This open version is not an officially supported Google product.
**Latest Model Version:** TimesFM 2.5
**Archived Model Versions:**
- 1.0 and 2.0: relevant code archived in the sub directory `v1`. You can `pip
install timesfm==1.3.0` to install an older version of this package to load
them.
## Update - July 2, 2026
Updated PyPI to `timesfm=2.0.2`. See [Install](https://github.com/google-research/timesfm#from-pypi).
## Update - Apr. 9, 2026
Added fine-tuning example using HuggingFace Transformers + PEFT (LoRA) — see
[`timesfm-forecasting/examples/finetuning/`](timesfm-forecasting/examples/finetuning/).

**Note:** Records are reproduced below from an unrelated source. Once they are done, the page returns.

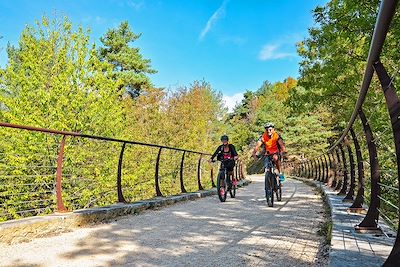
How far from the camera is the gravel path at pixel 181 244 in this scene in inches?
129

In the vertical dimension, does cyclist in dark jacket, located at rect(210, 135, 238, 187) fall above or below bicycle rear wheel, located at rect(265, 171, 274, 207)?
above

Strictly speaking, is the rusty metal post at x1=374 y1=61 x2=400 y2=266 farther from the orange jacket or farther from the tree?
the tree

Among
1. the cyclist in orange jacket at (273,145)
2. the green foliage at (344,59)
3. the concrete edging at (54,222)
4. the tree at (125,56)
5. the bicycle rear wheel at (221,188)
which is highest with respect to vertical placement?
the tree at (125,56)

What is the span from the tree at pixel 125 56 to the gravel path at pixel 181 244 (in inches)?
1162

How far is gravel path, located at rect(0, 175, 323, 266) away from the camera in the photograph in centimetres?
327

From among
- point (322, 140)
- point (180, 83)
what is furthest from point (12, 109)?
point (322, 140)

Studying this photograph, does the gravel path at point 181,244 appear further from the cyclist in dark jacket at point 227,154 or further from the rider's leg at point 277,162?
the cyclist in dark jacket at point 227,154

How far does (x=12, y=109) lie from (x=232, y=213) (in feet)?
38.9

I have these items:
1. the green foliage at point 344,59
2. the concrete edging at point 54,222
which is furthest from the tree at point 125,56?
the concrete edging at point 54,222

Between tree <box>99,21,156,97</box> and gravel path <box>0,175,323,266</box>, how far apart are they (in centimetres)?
2952

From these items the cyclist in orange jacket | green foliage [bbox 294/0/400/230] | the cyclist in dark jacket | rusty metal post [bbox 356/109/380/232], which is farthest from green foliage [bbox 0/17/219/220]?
rusty metal post [bbox 356/109/380/232]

Also added unit tests (`tests/`) and incorporated several community fixes.
Shoutout to [@kashif](https://github.com/kashif) and [@darkpowerxo](https://github.com/darkpowerxo).
## Update - Mar. 19, 2026
Huge shoutout to [@borealBytes](https://github.com/borealBytes) for adding the support for [AGENTS](https://github.com/google-research/timesfm/blob/master/AGENTS.md)! TimesFM [SKILL.md](https://github.com/google-research/timesfm/tree/master/timesfm-forecasting) is out.
## Update - Oct. 29, 2025
Added back the covariate support through XReg for TimesFM 2.5.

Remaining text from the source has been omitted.